The future of X-ray polarimetry towards the 3-Dimensional photoelectron track reconstruction

TL;DR

This paper explores the potential of 3D photoelectron track reconstruction in X-ray polarimetry, demonstrating a significant sensitivity improvement over traditional 2D methods through simulations and advanced detector technology.

Contribution

It introduces a novel 3D reconstruction algorithm for X-ray polarimetry and evaluates its effectiveness using Monte Carlo simulations, showing notable enhancement in modulation factor.

Findings

3D reconstruction improves modulation factor by ~5% in 2-8 keV range

Further improvement of ~17% in 2-4 keV range over 2D systems

Potential to add an extra telescope to existing space-based X-ray polarimetry missions

Abstract

The development of the first X-ray polarimeter, based on the photoelectric effect 20 years ago and implemented thanks to advances in gas amplification structures and readout techniques, had a significant impact in opening a new window for X-ray polarimetry.
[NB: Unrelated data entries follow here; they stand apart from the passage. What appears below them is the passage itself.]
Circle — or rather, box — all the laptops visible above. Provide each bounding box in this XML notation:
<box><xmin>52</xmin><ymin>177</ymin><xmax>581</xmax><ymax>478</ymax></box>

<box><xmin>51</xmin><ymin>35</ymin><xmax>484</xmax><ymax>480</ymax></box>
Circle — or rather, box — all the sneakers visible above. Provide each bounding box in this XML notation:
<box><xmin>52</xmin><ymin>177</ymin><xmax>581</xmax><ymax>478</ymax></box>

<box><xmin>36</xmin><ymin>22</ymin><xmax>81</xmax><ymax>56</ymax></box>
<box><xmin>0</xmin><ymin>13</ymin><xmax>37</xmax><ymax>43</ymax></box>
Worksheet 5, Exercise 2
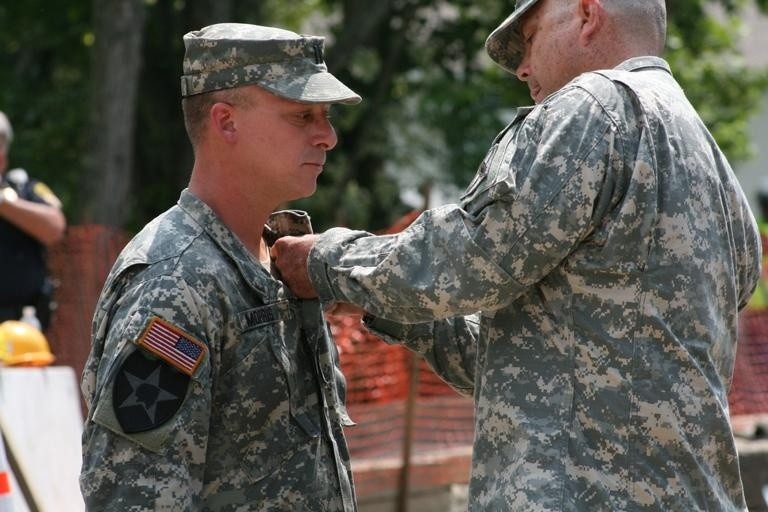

This system measures the X-ray polarization by reconstructing the initial direction of the photoelectron, emitted by the interaction of an incident photon with an atomic electron, in a gas mixture from an ionization track collected on a two-dimensional plane. However, actual X-ray polarimeters, are still requiring relatively long exposure time and cannot coupled with high effective area mirrors or concentrators. In this context, the high yield polarimetry experiment in X-rays (Hype-X) project is currently underway, aiming to improve the sensitivity of the next generation X-ray polarimetry detectors taking advantage of the recent advancements in imaging techniques for high-resolution time projection chambers. In particular, we are evaluating the use of TIMEPIX3 to be applied for the read-out of a gas detector, which will allow us to obtain a three-dimensional image of the photoelectron track. To evaluate the improvement achievable by using a 3D track reconstruction, in this paper, we have reproduced a three-dimensional photoelectron track from a 'Geant4' Monte Carlo simulation and examined the sensitivity of X-ray polarimetry using a new three-dimensional track reconstruction algorithm. We report the improvement of the modulation factor with three-dimensional track reconstruction as $\sim5\%$ (relative) in the 2-8 keV range and $\sim17\%$ (relative) in the 2-4 keV range compared to the current two-dimensional polarimetry system. This is equivalent to add a further telescope to the three-telescope systems now employed in space on board the IXPE mission.